### EXTRAIT
_ _ _ _ _ _ _
Après la première surprise à l’annonce du nom de celui qui allait devenir le 265e pape de l’histoire, le 13 mars 2013, les médias ont célébré pour la plupart l’avènement du pape des pauvres. Ce fut également ainsi que ceux qui connaissaient Mgr Bergoglio, le « père Jorge » pour de nombreux membres de son troupeau de Buenos Aires, l’ont caractérisé : un évêque au service des plus démunis ; avec en plus une habitude de simplicité et de pauvreté pour lui-même.
D’autres, les non-catholiques en particulier, ont mis en avant le souci qu’il avait de dialoguer avec tous. Ainsi un « théologien » protestant argentin témoigne : « En tant qu’archevêque de Buenos Aires, il avait déjà l’habitude de dialoguer avec les différentes forces religieuses » ; un journaliste argentin écrivait également après l’élection du pape : « Le pape François prend le meilleur du cardinal Jorge Mario Bergoglio pour le ministère de Pierre : […] sa capacité de respect, d’écoute et de proximité, son attitude conciliante, son ouverture œcuménique, sa capacité à dialoguer et à dire les choses comme le dicte sa conscience. »
De fait, le nom qu’il a choisi, les quelques propos recueillis de sa propre bouche dans les premiers jours ou premières semaines de son pontificat, tout cela semble indiquer un pape soucieux de la pauvreté et des pauvres et désireux de dialoguer avec tous. Il explique que, quand il comprit, au dépouillement du scrutin, qu’il serait élu pape, ses pensées furent les suivantes : « Tout de suite, en lien avec les pauvres, j’ai pensé à François d’Assise. J’ai ensuite pensé aux guerres, alors que le scrutin se poursuivait jusqu’à la fin des votes. Et François est l’homme de la paix. Et c’est ainsi qu’est venu dans mon cœur le nom : François. Il est pour moi l’homme de la pauvreté, de la paix, l’homme qui aime et protège la Création […]. Ah ! Comme je voudrais une Église pauvre et pour les pauvres [1] !»
_ _ _ _ _ _ _
### CONSIGNE
Répondez à ces questions d'après l'extrait ci-dessus :
1. À quelle date le nom du 265e pape a-t-il été annoncé ?
2. Selon le « théologien » protestant argentin, avec quoi l'archevêque de Buenos Aires avait-il déjà l'habitude de dialoguer ?
3. À qui le nouveau pape a-t-il pensé tout de suite, en lien avec les pauvres ?
_ _ _ _ _ _ _
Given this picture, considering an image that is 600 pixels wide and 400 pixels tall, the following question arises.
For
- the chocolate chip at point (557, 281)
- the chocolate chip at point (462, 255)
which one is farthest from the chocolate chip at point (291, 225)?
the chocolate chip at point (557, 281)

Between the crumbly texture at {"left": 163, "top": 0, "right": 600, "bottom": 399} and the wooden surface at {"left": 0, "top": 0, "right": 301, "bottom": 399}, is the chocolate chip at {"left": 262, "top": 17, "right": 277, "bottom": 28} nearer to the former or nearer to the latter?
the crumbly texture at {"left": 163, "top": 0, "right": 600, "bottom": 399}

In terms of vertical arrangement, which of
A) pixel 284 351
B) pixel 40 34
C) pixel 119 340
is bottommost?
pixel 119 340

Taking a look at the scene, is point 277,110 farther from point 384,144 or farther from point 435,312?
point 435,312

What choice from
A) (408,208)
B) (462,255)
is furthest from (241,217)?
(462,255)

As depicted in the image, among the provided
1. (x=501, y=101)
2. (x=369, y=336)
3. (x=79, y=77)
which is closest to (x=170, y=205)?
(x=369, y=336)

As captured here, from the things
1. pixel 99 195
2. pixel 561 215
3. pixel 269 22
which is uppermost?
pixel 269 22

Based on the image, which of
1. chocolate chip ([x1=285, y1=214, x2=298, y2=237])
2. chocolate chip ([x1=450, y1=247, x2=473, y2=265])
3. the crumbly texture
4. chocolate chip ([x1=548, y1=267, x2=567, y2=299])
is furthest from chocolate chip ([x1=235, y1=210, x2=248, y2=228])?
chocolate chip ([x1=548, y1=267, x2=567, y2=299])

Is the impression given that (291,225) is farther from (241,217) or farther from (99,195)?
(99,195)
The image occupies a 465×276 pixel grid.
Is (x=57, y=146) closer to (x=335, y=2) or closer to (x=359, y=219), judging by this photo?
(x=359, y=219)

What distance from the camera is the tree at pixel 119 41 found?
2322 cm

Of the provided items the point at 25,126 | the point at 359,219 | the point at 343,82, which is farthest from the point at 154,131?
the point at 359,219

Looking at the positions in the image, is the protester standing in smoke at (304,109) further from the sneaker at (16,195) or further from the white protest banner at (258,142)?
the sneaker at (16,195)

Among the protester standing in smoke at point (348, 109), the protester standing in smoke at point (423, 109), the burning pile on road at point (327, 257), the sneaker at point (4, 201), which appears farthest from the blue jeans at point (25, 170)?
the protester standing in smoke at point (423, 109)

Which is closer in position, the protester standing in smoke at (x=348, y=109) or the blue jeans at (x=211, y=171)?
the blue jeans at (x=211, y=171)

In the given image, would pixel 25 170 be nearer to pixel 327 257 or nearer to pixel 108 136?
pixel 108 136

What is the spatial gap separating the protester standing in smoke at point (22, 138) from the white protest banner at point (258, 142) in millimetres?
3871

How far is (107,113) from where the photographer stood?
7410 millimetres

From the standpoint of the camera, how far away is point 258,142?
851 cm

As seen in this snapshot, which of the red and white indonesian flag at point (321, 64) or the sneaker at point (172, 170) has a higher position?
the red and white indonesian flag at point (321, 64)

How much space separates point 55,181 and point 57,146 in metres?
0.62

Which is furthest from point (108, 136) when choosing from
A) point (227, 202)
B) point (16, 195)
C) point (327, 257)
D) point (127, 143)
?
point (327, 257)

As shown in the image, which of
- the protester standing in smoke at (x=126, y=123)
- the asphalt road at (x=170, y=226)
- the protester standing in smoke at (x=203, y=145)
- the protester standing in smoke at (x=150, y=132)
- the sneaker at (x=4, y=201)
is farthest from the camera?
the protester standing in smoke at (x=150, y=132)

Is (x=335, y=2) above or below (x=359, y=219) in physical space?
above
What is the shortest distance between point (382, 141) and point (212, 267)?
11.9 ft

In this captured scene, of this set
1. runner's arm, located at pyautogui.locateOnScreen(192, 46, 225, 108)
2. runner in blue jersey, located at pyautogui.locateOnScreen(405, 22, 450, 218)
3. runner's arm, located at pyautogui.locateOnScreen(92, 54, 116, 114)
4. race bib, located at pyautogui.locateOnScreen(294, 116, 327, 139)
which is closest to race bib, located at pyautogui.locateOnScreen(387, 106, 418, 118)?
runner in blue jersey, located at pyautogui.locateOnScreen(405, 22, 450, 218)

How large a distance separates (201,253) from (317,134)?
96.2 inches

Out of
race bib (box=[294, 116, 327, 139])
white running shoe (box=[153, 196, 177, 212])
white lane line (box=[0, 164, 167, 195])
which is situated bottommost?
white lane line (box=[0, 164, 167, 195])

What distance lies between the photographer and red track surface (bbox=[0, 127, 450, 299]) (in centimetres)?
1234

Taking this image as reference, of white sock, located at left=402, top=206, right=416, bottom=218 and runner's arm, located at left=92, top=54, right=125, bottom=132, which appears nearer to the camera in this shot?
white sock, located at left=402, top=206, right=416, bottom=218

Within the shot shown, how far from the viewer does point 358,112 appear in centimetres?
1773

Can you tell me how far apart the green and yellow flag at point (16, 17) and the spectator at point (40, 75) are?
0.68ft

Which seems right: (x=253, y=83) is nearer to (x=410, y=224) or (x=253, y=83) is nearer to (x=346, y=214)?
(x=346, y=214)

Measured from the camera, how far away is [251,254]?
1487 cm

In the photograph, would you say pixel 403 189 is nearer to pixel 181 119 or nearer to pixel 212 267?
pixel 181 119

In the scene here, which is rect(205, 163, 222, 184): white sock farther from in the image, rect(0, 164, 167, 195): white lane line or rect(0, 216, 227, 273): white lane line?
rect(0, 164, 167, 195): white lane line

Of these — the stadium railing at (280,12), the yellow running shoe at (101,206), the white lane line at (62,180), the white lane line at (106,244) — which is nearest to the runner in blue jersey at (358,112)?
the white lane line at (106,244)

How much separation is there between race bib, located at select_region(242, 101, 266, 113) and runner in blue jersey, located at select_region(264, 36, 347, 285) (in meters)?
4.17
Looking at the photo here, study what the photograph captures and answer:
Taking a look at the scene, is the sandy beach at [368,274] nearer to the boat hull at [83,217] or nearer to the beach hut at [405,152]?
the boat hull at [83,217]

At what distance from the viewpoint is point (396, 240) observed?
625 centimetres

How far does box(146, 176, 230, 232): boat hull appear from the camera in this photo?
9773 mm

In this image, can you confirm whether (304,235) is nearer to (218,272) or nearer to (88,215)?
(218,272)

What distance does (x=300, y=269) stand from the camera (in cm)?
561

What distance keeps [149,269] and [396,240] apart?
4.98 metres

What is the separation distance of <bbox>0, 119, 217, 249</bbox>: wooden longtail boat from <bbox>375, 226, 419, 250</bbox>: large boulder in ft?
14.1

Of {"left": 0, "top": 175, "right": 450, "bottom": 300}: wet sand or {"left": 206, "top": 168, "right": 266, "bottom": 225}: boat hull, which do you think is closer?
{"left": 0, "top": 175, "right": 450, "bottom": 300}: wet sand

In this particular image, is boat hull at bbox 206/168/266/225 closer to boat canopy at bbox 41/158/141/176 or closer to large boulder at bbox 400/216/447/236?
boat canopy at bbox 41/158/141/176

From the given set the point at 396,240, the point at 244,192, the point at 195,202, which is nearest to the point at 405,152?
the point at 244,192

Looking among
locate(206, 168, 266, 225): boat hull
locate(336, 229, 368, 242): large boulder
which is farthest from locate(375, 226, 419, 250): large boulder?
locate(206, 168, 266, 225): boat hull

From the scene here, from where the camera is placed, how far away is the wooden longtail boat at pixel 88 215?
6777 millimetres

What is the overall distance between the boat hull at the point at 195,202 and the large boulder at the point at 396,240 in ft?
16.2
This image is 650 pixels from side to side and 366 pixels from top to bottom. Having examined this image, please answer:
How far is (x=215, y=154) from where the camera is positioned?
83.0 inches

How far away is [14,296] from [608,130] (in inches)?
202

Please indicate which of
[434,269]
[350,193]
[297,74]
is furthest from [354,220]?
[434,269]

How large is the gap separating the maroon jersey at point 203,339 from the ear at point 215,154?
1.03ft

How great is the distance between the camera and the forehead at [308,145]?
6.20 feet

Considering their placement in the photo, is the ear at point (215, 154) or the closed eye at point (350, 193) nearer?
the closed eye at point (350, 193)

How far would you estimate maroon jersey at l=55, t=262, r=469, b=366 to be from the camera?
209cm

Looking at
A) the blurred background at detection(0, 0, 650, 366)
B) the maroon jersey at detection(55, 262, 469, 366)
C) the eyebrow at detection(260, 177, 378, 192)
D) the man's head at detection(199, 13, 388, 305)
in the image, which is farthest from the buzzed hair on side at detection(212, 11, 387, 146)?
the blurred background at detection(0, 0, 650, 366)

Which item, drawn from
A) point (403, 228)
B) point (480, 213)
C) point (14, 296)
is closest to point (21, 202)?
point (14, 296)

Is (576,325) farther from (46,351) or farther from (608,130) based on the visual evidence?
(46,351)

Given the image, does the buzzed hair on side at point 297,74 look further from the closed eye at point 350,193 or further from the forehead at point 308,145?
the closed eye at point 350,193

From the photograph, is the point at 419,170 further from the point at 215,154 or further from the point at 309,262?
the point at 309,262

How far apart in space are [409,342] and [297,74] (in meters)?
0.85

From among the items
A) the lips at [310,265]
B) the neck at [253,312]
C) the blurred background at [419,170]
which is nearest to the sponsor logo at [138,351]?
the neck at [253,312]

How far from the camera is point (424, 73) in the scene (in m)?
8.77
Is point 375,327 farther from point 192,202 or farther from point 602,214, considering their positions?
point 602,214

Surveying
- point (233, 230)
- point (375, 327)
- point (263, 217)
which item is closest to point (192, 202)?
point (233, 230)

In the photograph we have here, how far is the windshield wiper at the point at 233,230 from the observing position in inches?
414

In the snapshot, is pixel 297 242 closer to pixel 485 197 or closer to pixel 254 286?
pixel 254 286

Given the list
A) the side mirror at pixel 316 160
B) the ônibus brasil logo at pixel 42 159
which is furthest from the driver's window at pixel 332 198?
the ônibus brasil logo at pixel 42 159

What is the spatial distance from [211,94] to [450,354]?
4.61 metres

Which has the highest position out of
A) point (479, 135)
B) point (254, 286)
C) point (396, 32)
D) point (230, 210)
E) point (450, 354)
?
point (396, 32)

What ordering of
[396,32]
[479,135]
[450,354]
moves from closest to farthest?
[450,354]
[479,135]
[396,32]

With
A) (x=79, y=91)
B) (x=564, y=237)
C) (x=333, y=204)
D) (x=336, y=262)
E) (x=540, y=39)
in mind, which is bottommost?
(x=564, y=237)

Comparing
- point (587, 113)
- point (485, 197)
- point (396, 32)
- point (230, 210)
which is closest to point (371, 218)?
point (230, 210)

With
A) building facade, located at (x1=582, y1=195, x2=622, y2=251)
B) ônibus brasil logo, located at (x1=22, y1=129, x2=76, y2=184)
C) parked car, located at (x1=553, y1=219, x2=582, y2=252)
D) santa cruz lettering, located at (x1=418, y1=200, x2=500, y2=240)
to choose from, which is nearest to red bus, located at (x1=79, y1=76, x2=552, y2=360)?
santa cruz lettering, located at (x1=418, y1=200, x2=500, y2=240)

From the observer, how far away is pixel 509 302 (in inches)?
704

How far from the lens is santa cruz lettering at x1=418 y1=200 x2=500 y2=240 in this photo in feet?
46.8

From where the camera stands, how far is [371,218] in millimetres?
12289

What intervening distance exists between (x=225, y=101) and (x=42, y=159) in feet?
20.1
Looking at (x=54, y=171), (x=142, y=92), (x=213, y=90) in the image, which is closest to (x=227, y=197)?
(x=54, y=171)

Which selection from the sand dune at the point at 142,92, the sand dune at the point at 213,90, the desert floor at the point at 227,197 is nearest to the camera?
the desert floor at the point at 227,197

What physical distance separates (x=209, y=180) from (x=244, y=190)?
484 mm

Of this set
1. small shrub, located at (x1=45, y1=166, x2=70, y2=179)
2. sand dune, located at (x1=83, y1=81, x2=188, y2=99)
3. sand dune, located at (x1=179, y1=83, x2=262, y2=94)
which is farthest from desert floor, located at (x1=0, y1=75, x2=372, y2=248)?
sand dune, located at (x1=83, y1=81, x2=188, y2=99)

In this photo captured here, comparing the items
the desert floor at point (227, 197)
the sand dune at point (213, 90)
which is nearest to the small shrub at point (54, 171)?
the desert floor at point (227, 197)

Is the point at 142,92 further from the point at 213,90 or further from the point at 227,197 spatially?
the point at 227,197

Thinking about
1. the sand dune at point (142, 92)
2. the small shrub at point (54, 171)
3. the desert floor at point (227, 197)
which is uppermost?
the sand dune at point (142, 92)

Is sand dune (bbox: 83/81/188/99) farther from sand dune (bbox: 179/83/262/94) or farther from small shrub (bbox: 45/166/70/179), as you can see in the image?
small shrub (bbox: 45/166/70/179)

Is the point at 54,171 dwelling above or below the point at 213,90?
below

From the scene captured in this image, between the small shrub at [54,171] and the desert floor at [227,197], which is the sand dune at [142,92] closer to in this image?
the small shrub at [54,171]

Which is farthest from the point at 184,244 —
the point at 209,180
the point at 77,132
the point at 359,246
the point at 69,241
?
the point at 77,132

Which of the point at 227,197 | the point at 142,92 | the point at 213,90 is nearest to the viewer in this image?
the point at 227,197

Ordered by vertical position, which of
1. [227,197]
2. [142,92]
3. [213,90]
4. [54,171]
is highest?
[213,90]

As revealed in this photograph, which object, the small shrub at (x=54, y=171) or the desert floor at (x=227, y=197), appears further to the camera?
_ _ _ _ _ _ _
### RÉPONSE ATTENDUE
1. Le 13 mars 2013.
2. Avec les différentes forces religieuses.
3. À François d'Assise.